• Problem A: Sum up the Bradley Martis profile in two sentences.
• Problem B: Swap "Celje" for "Domžale" in the Bradley Martis profile, and write out everything from "Team information" down to "Celje / 9 / (0)" with that change made.

• Selected text:
Bradley Martis

Personal information
- Full name: Bradley Leonard Martis
- Date of birth: 13 July 1998 (age 28)
- Place of birth: The Hague, Netherlands
- Height: 1.83 m (6 ft 0 in)
- Positions: Left-back; centre-back;

Team information
- Current team: AFC
- Number: 5

Youth career
- 2006–2018: Sparta Rotterdam

Senior career*
- Years: Team / Apps / (Gls)
- 2017–2020: Jong Sparta Rotterdam / 38 / (1)
- 2018–2020: Sparta Rotterdam / 10 / (0)
- 2020–2022: Celje / 9 / (0)
- 2022–2025: IJsselmeervogels / 102 / (3)
- 2025–: AFC / 9 / (0)

International career^{‡}
- 2018–2023: Curaçao / 6 / (0)
- 2025–: Aruba / 8 / (0)

= Bradley Martis =

Aruban footballer (born 1998)

• Data under study:
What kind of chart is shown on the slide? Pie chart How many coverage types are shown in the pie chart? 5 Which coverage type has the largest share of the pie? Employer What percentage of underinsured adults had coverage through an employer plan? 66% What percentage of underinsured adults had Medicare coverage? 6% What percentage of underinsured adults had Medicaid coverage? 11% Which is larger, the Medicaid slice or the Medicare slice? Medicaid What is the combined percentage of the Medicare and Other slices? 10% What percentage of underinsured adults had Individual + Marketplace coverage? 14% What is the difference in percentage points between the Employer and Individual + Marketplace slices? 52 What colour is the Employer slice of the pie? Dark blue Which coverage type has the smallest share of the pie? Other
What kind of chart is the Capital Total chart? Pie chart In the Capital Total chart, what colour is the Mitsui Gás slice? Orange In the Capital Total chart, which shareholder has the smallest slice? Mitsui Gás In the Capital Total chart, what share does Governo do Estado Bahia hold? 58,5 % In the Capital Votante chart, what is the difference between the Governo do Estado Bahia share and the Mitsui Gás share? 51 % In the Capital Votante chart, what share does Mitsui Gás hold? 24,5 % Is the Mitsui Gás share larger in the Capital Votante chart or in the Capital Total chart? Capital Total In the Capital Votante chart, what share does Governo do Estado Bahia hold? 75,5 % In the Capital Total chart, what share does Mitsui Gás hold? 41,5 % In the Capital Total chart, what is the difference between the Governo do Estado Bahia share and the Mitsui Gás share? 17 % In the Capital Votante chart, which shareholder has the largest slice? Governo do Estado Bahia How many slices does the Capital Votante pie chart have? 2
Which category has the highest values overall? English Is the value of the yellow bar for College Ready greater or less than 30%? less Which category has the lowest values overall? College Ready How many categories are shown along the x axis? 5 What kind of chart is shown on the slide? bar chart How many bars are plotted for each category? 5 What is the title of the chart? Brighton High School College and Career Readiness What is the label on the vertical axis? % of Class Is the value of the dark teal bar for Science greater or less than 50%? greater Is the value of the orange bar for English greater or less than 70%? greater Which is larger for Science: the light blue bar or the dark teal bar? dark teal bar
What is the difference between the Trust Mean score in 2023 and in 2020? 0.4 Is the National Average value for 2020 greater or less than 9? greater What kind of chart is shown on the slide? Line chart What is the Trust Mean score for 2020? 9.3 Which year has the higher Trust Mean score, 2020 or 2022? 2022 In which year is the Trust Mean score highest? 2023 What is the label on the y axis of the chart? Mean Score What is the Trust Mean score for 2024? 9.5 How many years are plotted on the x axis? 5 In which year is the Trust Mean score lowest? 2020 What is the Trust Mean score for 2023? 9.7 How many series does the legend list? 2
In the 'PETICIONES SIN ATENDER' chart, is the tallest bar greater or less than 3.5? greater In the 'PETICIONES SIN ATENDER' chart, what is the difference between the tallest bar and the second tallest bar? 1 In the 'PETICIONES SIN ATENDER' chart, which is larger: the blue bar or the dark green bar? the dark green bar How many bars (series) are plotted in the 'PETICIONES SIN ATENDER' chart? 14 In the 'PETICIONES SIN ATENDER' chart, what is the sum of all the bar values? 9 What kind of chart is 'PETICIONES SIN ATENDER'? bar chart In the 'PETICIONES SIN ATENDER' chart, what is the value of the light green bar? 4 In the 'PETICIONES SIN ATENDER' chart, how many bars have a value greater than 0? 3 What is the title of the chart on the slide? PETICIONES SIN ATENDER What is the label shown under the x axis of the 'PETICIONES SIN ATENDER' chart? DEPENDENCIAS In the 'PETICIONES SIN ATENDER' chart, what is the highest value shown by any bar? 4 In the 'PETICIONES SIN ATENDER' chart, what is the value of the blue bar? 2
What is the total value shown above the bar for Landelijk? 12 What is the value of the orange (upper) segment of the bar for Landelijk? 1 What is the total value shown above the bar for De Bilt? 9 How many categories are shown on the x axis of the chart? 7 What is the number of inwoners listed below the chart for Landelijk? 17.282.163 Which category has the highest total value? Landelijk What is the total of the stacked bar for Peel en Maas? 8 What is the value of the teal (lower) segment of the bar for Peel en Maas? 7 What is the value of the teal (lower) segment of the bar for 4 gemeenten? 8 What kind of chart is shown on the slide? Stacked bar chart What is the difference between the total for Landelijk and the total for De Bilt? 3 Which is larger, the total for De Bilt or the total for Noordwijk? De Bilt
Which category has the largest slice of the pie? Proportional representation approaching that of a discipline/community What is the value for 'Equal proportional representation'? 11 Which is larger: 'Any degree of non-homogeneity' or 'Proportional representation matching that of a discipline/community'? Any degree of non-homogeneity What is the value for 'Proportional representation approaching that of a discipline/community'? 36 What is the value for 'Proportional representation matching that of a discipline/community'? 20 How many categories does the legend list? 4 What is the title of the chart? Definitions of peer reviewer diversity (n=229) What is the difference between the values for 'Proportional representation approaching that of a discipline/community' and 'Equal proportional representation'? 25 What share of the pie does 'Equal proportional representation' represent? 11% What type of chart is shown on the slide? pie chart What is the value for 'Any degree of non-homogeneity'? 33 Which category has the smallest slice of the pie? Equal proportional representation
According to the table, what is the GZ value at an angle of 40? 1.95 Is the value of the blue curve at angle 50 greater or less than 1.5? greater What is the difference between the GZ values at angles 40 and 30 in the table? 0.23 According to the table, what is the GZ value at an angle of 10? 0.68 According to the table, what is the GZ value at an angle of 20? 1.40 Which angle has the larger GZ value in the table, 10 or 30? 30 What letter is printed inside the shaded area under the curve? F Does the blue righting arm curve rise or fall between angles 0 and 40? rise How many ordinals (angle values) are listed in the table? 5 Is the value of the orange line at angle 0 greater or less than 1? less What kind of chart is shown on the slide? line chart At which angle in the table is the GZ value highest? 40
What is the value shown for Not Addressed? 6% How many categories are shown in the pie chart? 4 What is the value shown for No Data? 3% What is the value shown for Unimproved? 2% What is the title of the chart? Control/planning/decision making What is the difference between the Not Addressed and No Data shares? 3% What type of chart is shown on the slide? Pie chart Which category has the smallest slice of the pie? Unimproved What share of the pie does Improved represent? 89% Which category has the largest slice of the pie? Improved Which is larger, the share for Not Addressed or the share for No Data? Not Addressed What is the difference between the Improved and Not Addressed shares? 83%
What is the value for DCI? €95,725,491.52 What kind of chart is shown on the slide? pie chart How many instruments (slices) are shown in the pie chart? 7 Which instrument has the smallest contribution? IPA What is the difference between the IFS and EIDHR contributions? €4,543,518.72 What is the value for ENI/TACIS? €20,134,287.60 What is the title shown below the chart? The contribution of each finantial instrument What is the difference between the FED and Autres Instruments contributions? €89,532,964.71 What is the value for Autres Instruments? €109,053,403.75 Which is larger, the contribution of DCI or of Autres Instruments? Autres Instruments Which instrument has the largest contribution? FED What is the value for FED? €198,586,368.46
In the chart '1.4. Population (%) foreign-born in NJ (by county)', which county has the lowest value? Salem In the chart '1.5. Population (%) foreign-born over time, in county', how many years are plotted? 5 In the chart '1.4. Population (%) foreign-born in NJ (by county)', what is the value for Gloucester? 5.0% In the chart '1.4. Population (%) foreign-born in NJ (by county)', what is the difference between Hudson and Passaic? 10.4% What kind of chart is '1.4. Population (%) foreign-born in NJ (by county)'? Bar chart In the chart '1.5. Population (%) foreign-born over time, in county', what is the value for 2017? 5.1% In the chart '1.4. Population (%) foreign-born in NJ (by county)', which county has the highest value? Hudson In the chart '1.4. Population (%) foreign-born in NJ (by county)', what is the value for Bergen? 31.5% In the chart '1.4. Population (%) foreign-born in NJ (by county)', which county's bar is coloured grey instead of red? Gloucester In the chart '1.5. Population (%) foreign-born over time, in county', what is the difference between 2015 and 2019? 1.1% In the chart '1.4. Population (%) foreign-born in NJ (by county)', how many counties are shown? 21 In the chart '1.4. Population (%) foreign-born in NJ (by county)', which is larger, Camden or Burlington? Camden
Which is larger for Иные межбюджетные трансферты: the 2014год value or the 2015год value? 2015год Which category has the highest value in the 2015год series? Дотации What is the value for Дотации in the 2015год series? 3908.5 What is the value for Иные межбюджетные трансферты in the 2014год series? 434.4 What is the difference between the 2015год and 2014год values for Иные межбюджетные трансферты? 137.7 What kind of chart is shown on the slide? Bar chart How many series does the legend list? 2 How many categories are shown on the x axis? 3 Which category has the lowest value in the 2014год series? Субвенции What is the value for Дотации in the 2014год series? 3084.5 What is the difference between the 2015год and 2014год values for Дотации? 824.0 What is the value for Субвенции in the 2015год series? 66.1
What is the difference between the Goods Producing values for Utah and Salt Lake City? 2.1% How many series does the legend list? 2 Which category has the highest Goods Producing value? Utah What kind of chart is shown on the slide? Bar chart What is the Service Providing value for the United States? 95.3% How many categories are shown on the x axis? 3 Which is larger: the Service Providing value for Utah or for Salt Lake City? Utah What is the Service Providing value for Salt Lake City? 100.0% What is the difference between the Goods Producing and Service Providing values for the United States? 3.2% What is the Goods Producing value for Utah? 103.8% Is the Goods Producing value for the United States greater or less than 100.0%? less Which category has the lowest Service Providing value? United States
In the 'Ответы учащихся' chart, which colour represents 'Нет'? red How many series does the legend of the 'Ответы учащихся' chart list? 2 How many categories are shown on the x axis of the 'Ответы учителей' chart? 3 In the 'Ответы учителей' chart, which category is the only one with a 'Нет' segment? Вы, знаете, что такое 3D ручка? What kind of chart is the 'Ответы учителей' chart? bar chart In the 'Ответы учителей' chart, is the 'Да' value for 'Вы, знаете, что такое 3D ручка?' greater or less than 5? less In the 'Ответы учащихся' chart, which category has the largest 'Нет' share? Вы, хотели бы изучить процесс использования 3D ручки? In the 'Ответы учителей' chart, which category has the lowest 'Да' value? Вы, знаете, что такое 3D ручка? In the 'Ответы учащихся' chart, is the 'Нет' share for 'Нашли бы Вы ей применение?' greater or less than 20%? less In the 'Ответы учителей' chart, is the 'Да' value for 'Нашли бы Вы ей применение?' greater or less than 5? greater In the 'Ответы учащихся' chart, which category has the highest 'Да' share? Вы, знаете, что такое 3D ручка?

• Written reply A: Bradley Leonard Martis, born 13 July 1998 in The Hague, Netherlands, is an Aruban footballer who plays left-back or centre-back and wears number 5 for his current team, AFC. After coming through the Sparta Rotterdam youth system, he played senior football for Jong Sparta Rotterdam, Sparta Rotterdam, Celje, IJsselmeervogels and AFC, and he has represented both Curaçao and Aruba internationally.

• Written reply B:
Team information
- Current team: AFC
- Number: 5

Youth career
- 2006–2018: Sparta Rotterdam

Senior career*
- Years: Team / Apps / (Gls)
- 2017–2020: Jong Sparta Rotterdam / 38 / (1)
- 2018–2020: Sparta Rotterdam / 10 / (0)
- 2020–2022: Domžale / 9 / (0)